[Questions about scene geometry]
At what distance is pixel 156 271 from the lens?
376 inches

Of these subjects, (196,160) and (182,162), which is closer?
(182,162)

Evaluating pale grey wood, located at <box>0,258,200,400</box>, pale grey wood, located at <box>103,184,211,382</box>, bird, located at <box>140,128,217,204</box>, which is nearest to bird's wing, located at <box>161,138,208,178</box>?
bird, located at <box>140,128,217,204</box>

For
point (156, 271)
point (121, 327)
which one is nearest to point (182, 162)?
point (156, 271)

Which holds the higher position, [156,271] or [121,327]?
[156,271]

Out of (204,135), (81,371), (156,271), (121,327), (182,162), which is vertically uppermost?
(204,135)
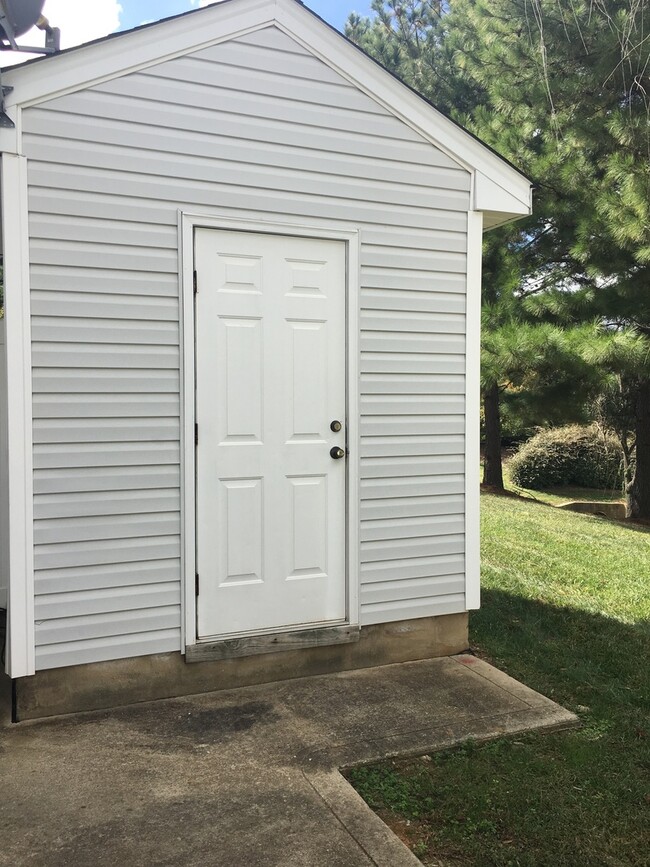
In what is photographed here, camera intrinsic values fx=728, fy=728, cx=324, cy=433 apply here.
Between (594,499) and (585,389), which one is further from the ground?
(585,389)

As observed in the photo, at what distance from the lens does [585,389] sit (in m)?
8.89

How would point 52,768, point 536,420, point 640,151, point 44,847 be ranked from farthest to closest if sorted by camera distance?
point 536,420 < point 640,151 < point 52,768 < point 44,847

Problem –
Rewrite the records from the line containing "is vertically uppermost?" through the end of the records, both ends included, replacing "lens" with "camera" and keeping everything else unchanged. Leave the pictures out of your answer.

Correct output –
Out of (204,135), (81,371), (156,271), (121,327), (182,162), which is vertically uppermost?
(204,135)
In what is photographed here, camera intrinsic values fx=728, fy=728, cx=324, cy=433 apply here.
Between (594,499) and (585,389), which one is further from the ground?
(585,389)

As observed in the photo, at what distance from the camera does [585,389] sit (in m)?
8.89

How would point 52,768, point 536,420, point 640,151, point 44,847 be ranked from farthest to closest if sorted by camera distance?
point 536,420 < point 640,151 < point 52,768 < point 44,847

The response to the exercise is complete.